• Work task
Your task is to repeat, word for word, the line containing "scientific name: Bos taurus" and all lines that follow it to the end of the material, and no other lines.

• • • •

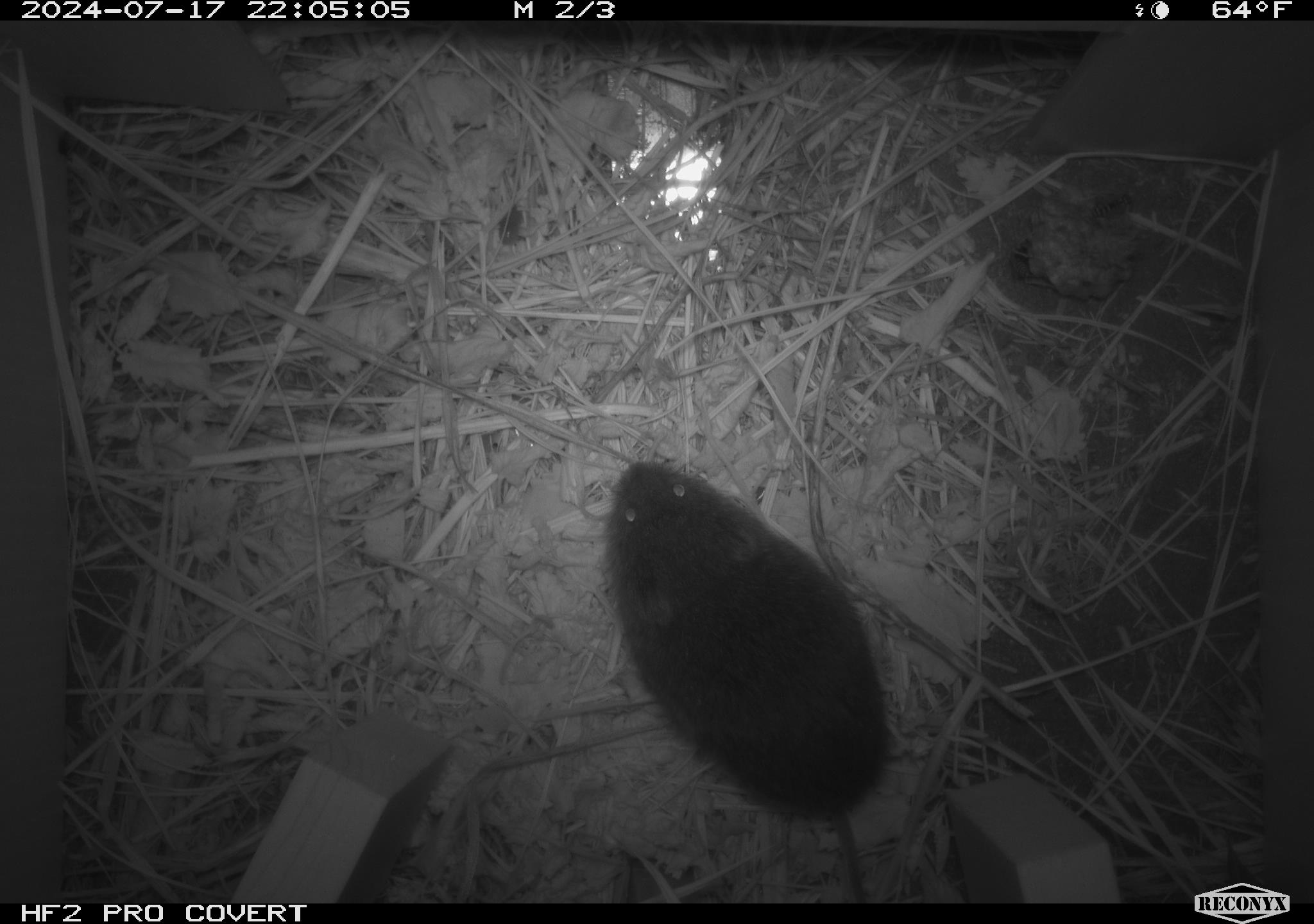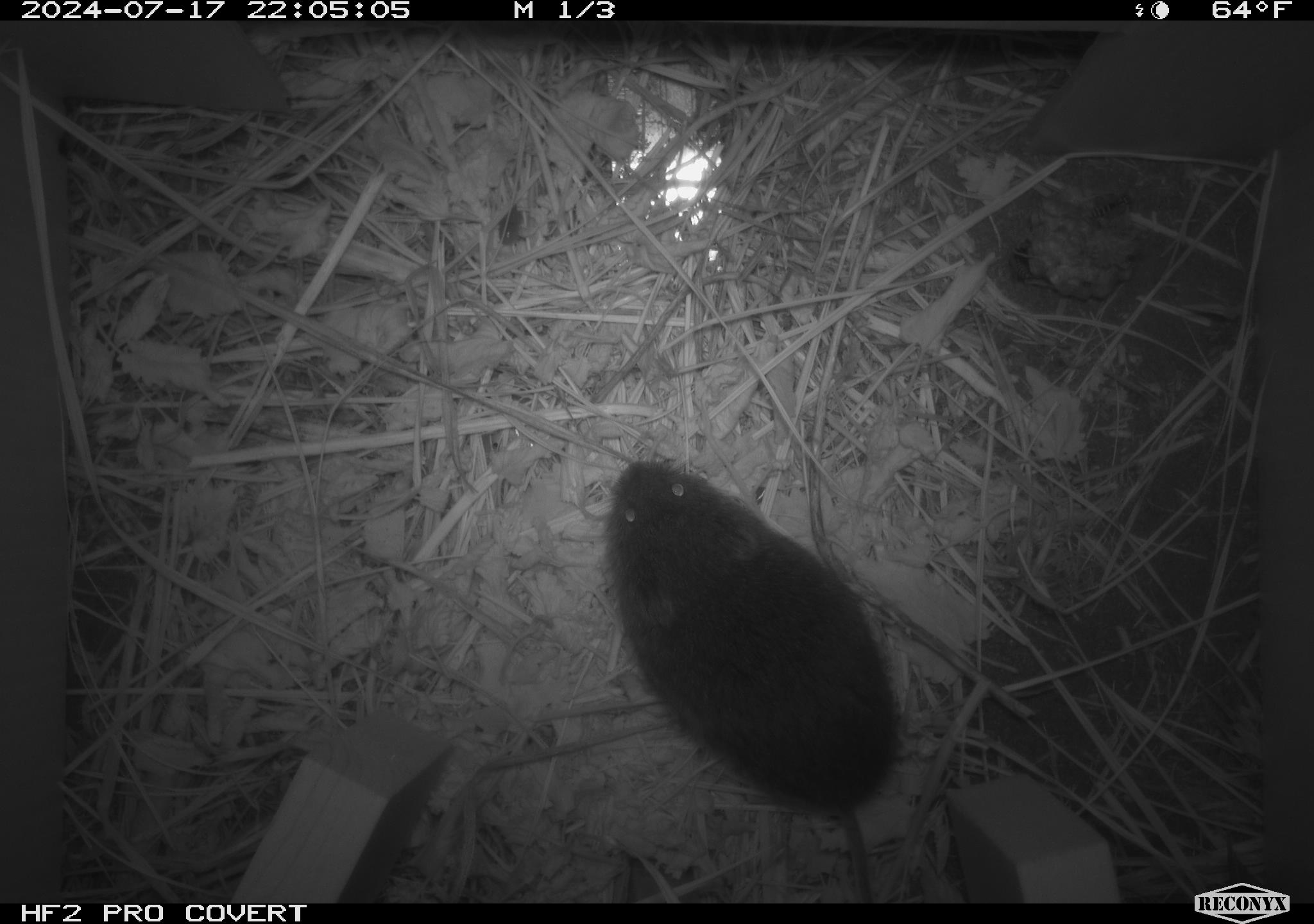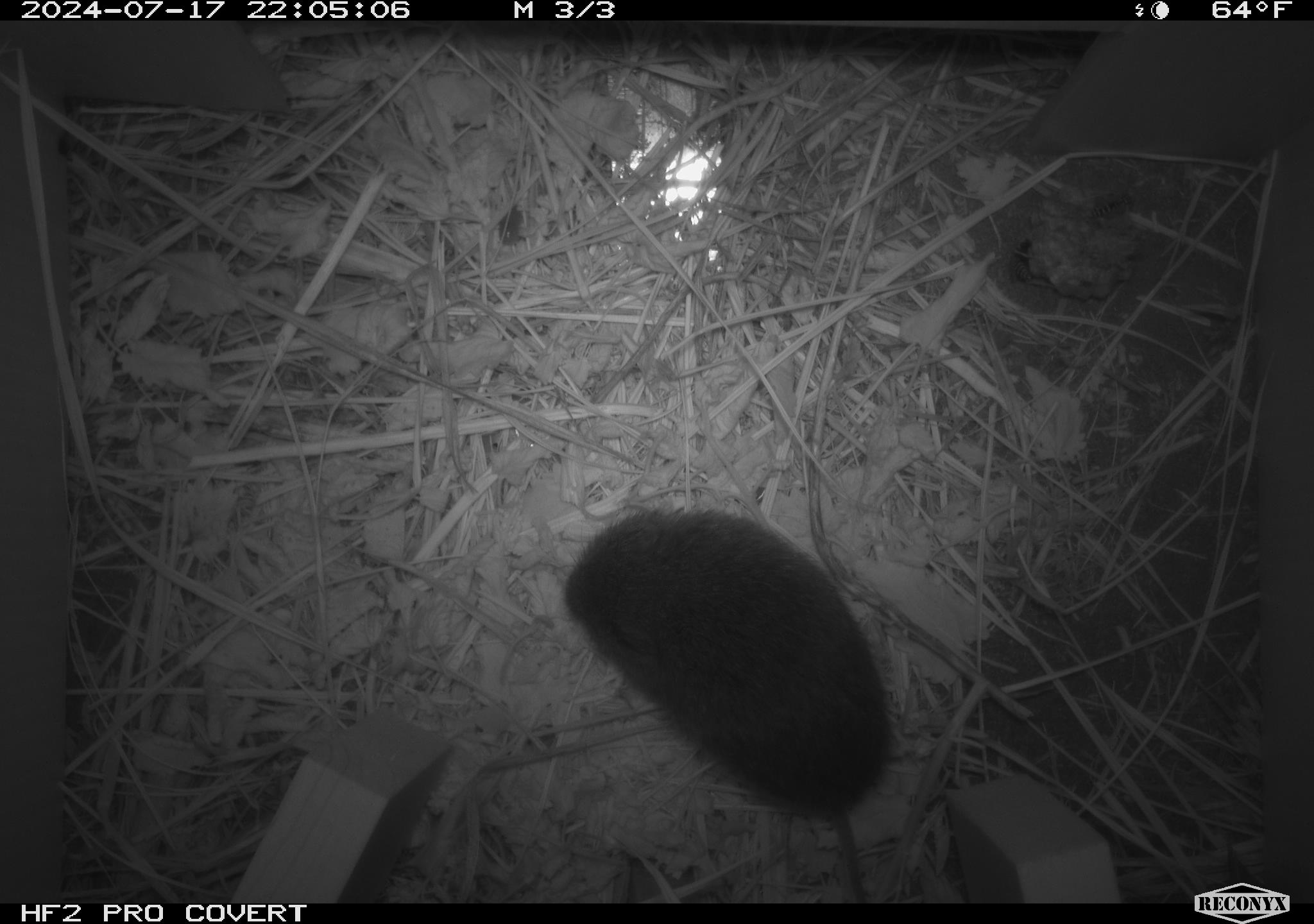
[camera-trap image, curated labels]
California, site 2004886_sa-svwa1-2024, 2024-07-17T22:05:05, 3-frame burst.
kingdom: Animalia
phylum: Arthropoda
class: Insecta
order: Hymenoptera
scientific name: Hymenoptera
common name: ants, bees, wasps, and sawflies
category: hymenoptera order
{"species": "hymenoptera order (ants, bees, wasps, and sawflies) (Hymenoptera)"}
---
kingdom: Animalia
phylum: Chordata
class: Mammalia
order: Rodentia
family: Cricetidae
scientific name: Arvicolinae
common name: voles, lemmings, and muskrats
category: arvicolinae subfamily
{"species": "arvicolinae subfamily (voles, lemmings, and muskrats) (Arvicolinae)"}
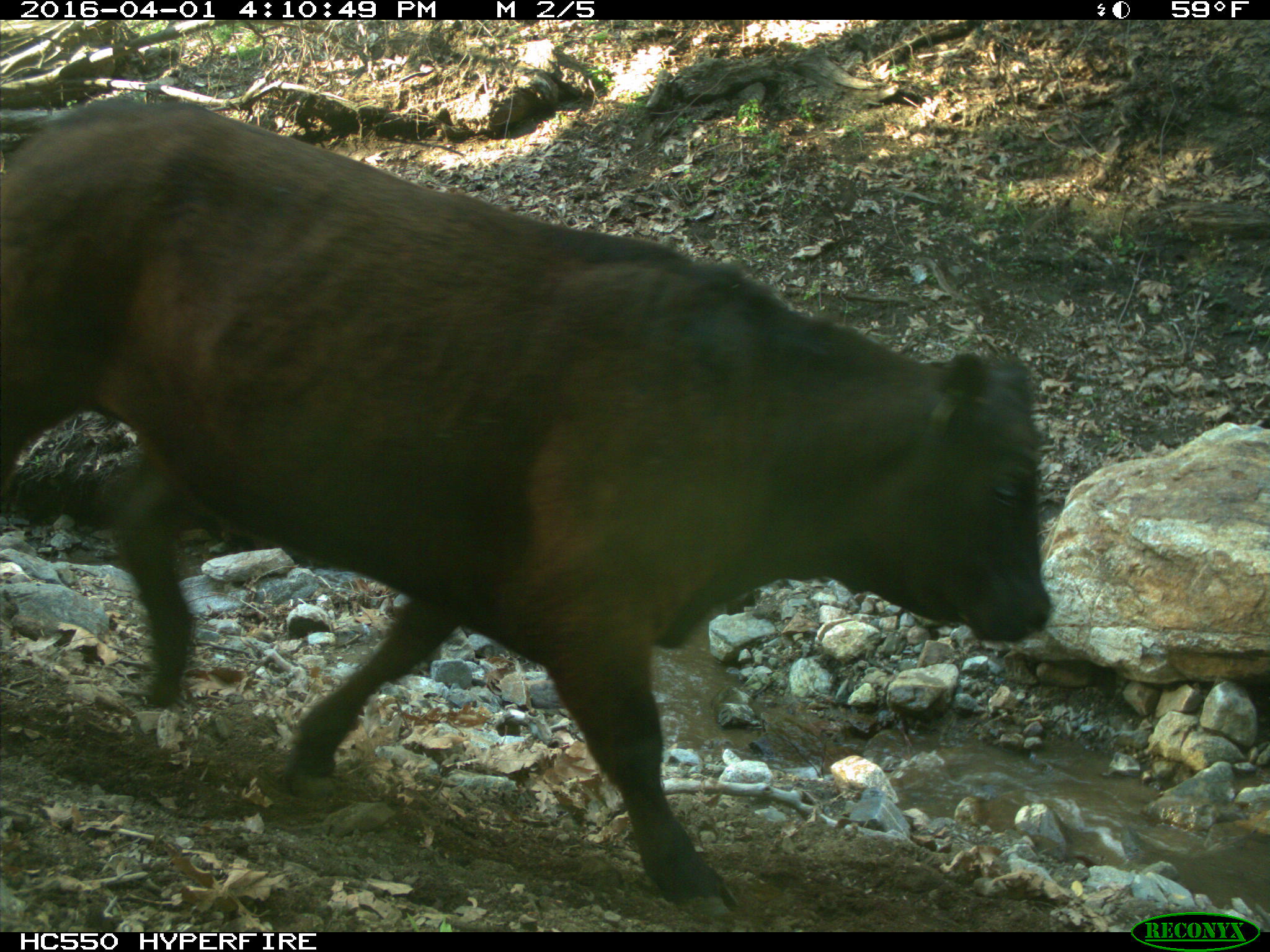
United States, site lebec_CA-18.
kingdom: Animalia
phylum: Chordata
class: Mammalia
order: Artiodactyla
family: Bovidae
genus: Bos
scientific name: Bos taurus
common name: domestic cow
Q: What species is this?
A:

• • • •

• Answer for the task
scientific name: Bos taurus
common name: domestic cow
Q: What species is this?
A:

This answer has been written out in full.